[Source information — start]

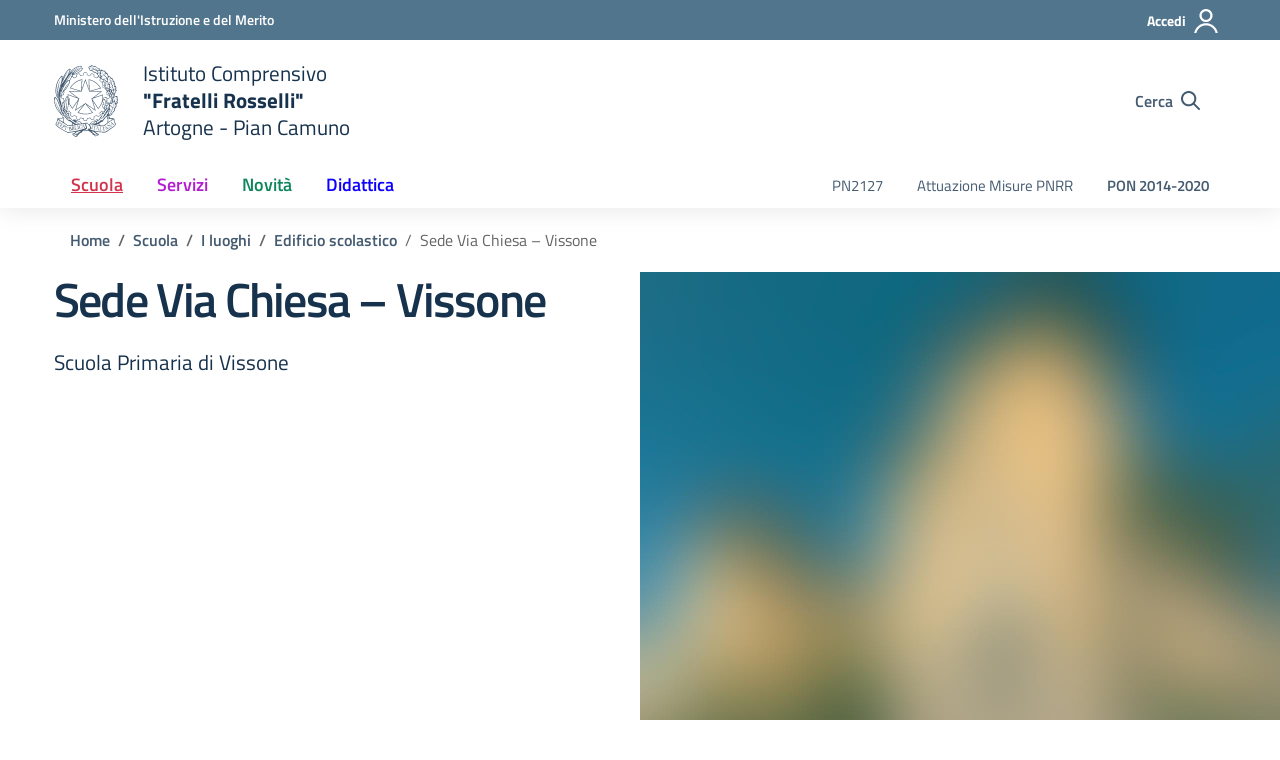

--- FILE ---
content_type: text/css
request_url: https://www.icartogne.edu.it/wp-content/themes/design-scuole-wordpress-theme-child/csc-fix.css?ver=6.9
body_size: 439
content:
/*!
Theme Name: Design Scuole Italia
Author: Dipartimento per la trasformazione digitale - Presidenza del Consiglio dei Ministri
Description: Design Scuole Italia è il tema di WordPress per i siti delle Scuole Italiane. Rispetta le linee guida di design dell’Agenzia per l’Italia digitale rilasciare dal Team per la Trasformazione Digitale. Utilizza Bootstrap Italia. Basato sul precedente lavoro di Marco Buttarini.
Version: 2.8.1
License: AGPL 3.0 or later
Text Domain: design_scuole_italia
*/

/* migliora visibilità delle date in darkmode */
.date span {
    line-height: 1.2!important
 }
 
.date span.year {
    line-height: 1.2;
}

.date span {
    line-height: 1.2!important;
    display: block;
}

/* nascondi i commenti e la card autori e insegnanti */
.card-comments-wrapper, .card-avatar, .card-comments {
	display: none!important;
}

/* mostra le card nella pagina persone */
.card-persona {
	display: block!important;
}

/* fix font family degli elenchi nei contenuti */
.article-wrapper ul li:not(.card ul li) {
font-family: Lora,Georgia,serif!important;
}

[Source information — finish]

What the task requires
Could you copy, exactly and with no pictures, each line from the first one above to the line holding "Author: Dipartimento per"?

Written response
--- FILE ---
content_type: text/css
request_url: https://www.icartogne.edu.it/wp-content/themes/design-scuole-wordpress-theme-child/csc-fix.css?ver=6.9
body_size: 439
content:
/*!
Theme Name: Design Scuole Italia
Author: Dipartimento per la trasformazione digitale - Presidenza del Consiglio dei Ministri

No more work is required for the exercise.